春一番が吹いた日の翌日

わたしが女子高生の頃は、肩より長い髪は結ばなくてはいけなかったのに、歩道を歩く女子校生たちは肩より長い髪を下ろしている。紺色の制服に、さらさらの黒髪が、顔の横で揺れているのを、自動車教習所の送迎バスの中から眺めている。格別、女子高生に思い入れもない、自分が高校生だったときのこともよく覚えていない。Oさんは今自動車教習所に通っていて、私はヒマだったのでついてきた。そしたら、まんまと遅刻して、キャンセル待ちになってしまった。教習所には若者がほとんどで、休憩室で自販機のカップコーヒーを飲んでいたら、後からやってきた若者たちは微妙にずらして座る。この距離感は若者ならではで、年をとると気持ちの距離感がとれる分だけ、実際の距離は図々しくも近いものとなってしまう気がする。体は近くて、気持ちは距離を置く方が得策なのだ多分。これまた得策を確保して行かなくては、やってられないのだ仕事なんて。

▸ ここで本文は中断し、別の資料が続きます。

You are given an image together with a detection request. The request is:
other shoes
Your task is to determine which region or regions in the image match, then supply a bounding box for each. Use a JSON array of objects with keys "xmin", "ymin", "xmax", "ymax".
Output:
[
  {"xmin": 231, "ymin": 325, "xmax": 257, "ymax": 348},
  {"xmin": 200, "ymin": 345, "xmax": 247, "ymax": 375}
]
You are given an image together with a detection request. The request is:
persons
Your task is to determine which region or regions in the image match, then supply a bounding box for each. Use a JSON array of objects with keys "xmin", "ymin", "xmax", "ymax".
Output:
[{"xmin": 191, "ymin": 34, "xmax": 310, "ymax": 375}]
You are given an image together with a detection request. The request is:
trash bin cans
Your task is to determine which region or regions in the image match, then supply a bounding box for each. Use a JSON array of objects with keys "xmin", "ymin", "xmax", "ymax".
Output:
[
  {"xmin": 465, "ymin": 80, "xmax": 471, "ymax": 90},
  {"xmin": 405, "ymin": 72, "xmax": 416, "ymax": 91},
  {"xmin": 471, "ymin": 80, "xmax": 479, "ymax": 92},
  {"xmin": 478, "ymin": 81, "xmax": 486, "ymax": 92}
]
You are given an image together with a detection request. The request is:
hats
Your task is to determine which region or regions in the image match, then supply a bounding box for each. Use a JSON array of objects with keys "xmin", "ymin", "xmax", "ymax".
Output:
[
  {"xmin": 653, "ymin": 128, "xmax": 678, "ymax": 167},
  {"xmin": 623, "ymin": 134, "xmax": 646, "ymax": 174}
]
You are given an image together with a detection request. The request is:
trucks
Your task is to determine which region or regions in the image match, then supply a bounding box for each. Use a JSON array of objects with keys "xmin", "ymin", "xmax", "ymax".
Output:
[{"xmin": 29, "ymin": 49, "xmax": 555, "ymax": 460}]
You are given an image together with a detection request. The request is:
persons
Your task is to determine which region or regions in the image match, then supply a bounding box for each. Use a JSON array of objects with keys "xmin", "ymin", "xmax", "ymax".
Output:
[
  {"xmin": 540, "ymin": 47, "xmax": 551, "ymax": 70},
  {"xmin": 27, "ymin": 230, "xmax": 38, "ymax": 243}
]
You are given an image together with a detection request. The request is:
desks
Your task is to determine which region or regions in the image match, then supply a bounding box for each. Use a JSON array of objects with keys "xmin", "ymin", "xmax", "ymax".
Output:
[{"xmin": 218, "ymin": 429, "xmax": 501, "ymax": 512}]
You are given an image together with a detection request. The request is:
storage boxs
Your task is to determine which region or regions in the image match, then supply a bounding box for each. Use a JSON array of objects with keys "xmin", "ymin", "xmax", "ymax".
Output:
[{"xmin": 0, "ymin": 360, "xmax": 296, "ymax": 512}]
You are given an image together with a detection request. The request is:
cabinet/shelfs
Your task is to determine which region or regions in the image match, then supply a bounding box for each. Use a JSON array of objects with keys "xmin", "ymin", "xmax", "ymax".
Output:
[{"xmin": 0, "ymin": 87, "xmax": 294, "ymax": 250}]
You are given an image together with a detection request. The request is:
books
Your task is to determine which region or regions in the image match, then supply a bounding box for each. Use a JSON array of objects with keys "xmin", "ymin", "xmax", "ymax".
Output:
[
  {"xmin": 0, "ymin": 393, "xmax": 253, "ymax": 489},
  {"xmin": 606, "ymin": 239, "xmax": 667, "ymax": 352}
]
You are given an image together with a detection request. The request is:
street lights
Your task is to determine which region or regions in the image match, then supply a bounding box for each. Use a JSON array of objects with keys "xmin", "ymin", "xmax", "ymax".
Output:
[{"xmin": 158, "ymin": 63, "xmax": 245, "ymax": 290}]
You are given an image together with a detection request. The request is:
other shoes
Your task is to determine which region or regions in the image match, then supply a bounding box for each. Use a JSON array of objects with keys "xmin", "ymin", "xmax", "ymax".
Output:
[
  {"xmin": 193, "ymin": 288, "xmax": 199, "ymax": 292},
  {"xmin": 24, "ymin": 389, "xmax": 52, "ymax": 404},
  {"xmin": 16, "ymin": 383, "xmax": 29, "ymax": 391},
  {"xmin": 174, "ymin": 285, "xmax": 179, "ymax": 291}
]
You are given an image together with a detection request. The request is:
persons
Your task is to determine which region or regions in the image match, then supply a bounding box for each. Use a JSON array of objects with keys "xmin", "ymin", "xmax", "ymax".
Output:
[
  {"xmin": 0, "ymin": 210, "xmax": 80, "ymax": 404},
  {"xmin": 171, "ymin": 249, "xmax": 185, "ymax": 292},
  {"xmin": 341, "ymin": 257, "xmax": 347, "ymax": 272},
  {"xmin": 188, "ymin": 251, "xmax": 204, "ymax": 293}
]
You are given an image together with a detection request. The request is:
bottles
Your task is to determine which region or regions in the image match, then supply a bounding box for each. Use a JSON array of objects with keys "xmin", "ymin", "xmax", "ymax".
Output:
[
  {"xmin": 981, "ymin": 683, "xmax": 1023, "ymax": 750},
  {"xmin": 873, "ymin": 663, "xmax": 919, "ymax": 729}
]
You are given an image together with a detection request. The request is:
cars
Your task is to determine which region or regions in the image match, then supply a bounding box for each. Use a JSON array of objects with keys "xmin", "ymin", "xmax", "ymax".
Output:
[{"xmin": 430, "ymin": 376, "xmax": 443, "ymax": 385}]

朝、出勤したら休憩室に新しく縦型の靴箱が据えられて、靴がそれぞれ収められていた。とてもいまいましくなった。靴までも管理下かと思うと、嫌だ嫌だ。嫌だ嫌だといいながら、靴箱に自分の靴を収める。そういえば、以前派遣で働いてたころ、決まったロッカーじゃないところに自分の荷物を入れていたら、同僚の女子から批判のメールが来て無視されるようになった。ロッカーとか靴箱とか、ルールの象徴なのだ!家への帰り、近所の一軒家に梅の花が咲いていた。今年は初めてで、来年は2度目で再来年は3度目で、そいでそのうち、どーでもよくなって、何度目かも忘れてしまうのだ。